106 So. 3d 811
Miss. Ct. App.2011Background
- Johnny R. Young Jr. was convicted of three counts of sexual battery of a minor and sentenced to three concurrent life terms in MDOC.
- The offenses allegedly occurred from 2003/2004 through 2006, with indictment referencing incidents between November 3, 2005, and November 3, 2006.
- The victim, Cindy, provided statements to family and investigators and was examined by a nurse and a forensic interviewer.
- The State introduced Cindy’s out-of-court statements under the tender-years hearsay rule (Rule 803(25)) and related evidence.
- Young challenged the admissibility of prior bad acts, expert testimony on forensic interviewing, and the nurse’s testimony, along with closing arguments and sufficiency of the evidence.

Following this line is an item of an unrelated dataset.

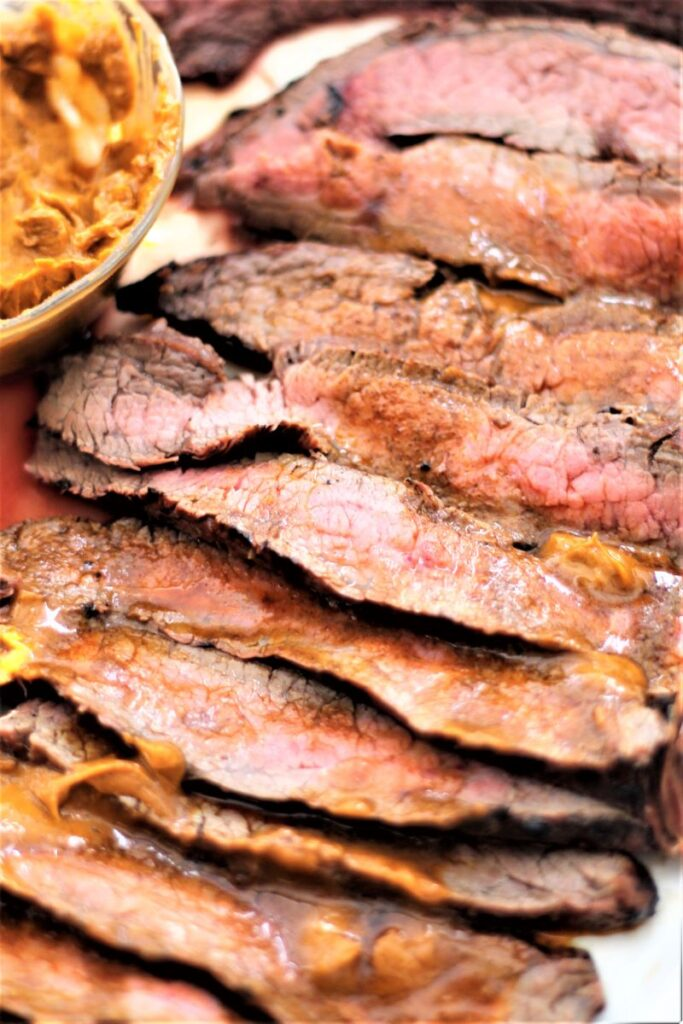 close up of chili butter flank steak with melted chili butter on slices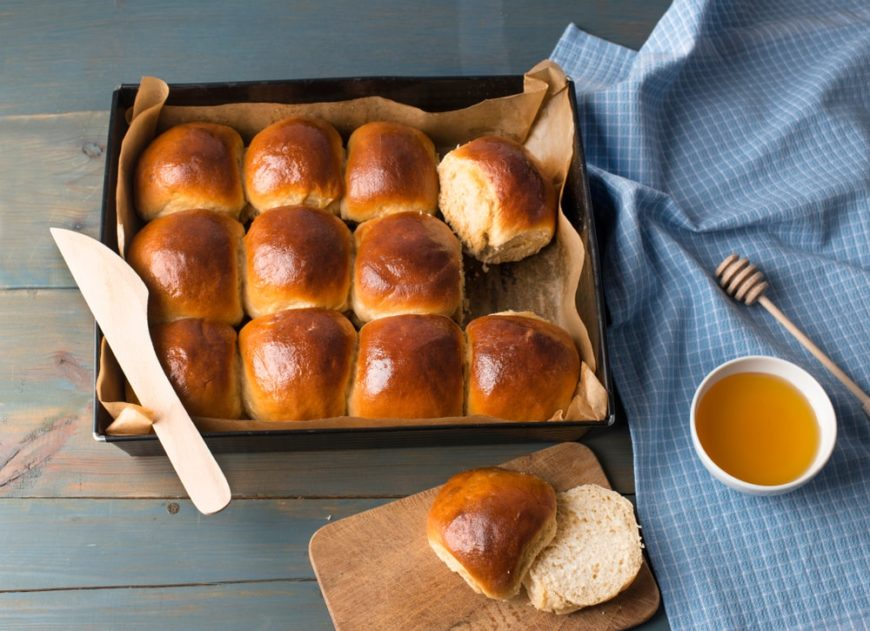 A batch of freshly-baked honey buttered dinner rolls on a wooden table.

- The circuit court admitted the contested evidence, denied post-trial motions, and the Mississippi Court of Appeals affirmed.
Issues
| Issue | Plaintiff's Argument | Defendant's Argument | Held |
|---|---|---|---|
| Admissibility of Cindy's out-of-court statements | Cindy's statements were hearsay and violated Confrontation. | Statements fall under tender-years hearsay and reliability factors; properly admitted. | Admission sustained under Rule 803(25); no abuse of discretion. |
| Admissibility of prior bad acts under 404(b) | Prior acts remote and unconnected; prejudicial and improper. | Derouen exception allows admission to prove motive/intent; properly limited and instructed. | Evidence admissible under Derouen/404(b) with limiting instructions; no error. |
| Admissibility of Floyd as expert in forensic interviewing | Daubert/Kumho standards apply; methodology unreliable. | Carter framework governs; methodology accepted and properly applied. | No error; Floyd properly admitted as an expert under Carter. |
| Admission of Thomas's expert testimony on Cindy’s examination | Testimony exceeded scope of expertise and causation implications. | Nurse testimony on physical findings is admissible and helpful; qualified. | Admission not error; testimony was relevant and reliable. |
| Prosecutor's closing statements | Comment urged jurors to advocate for the child; improper golden-rule appeal. | No reversible error; argument within broad discretion and properly curbed by instruction. | Not reversible error; no abuse of discretion. |
Key Cases Cited
- Derouen v. State, 994 So.2d 748 (Miss. 2008) (creates 404(b) exception for sex crimes against children with limiting instructions)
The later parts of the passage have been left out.